1. Kapitel
„Fear of death is worse than death itself.“ - Shuichi Akai aus Detektiv Conan
John saß in seinem Sessel und starrte mit leerem Blick aus dem Fenster. Seit Tagen hatte er sich nicht gerührt. Er trug noch dieselbe Kleidung wie vor einer Woche. Genauer gesagt: Vor sechs Tagen, drei Stunden, vierunddreißig Minuten und siebzehn Sekunden. Denn vor sechs Tagen, drei Stunden, vierunddreißig Minuten und siebzehn Sekunden hatte das Herz seines besten Freundes aufgehört zu schlagen. Er war vom Dach des St. Barths gesprungen, weil er ein Lügner war. Nun war er in Schande gestorben. Aber John wusste es besser. John wusste, dass Sherlock kein Lügner war. Tief in seinem Herzen wusste er es, dort, wo er seine Gefühle verborgen hatte. Seine Gefühle für Sherlock. Doch jetzt war es zu spät.
Johns Augen füllten sich erneut mit Tränen, liefen seine Wangen hinunter und seinen Hals entlang. John ließ es geschehen. Ihm war nun alles egal. Bis jetzt hatte ihn niemand besucht, außer Mrs Hudson, aber er wusste, dass ihn bald jemand abholen würde. Und dann würde er höchstwahrscheinlich in der Psychiatrie landen. Aber auch das war ihm egal. Sein Freund war tot, und nichts, nichts würde ihn je zurückbringen. Johns Leben war verwirkt. Vielleicht sollte er sich auch umbringen. Aber er wusste, dass er dafür zu feige war. Dafür hasste er sich, aber er konnte es einfach nicht über sich bringen.
Plötzlich hörte er die Türklingel. Es war ein unheimlich lautes, kreischendes Schrillen in der trüben, zähen Stille, in der er die letzten Tage versunken war. Jemand lief die Treppe hinauf. Zwei Personen. John sah nicht auf, als sie reinkamen.

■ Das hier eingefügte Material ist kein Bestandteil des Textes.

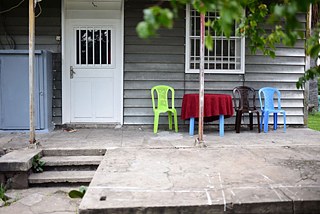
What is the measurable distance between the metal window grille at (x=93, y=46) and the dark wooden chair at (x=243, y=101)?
7.77 ft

„Da ist er.“, unverkennbar die Stimme von Mrs Hudson. Sie klang brüchig, verständlich, nach dem, was passiert war.
Die fremde Person trat zu ihm. Sie trug Chanel No. 5, und John wusste, wer gekommen war. Er hatte es jede einzelne Stunde schwach wahrgenommen.
„Hallo, John“, begrüßte ihn seine Psychologin mit sanfter Stimme.
John antwortete nicht. Sie seufzte und wandte sich an Mrs Hudson. „Können Sie mich mit ihm allein lassen?“
„Natürlich.“
John nahm alles wie durch einen dicken Schleier wahr. Als wäre das gar nicht real, als würde er alles nur träumen und am nächsten Tag aufwachen, Sherlock am Frühstückstisch treffen und mit ihm weiter Fälle lösen, mit ihm um den Platz im Kühlschrank streiten, einfach wieder mit ihm zusammenleben und diesen grauenhaften Albtraum vergessen.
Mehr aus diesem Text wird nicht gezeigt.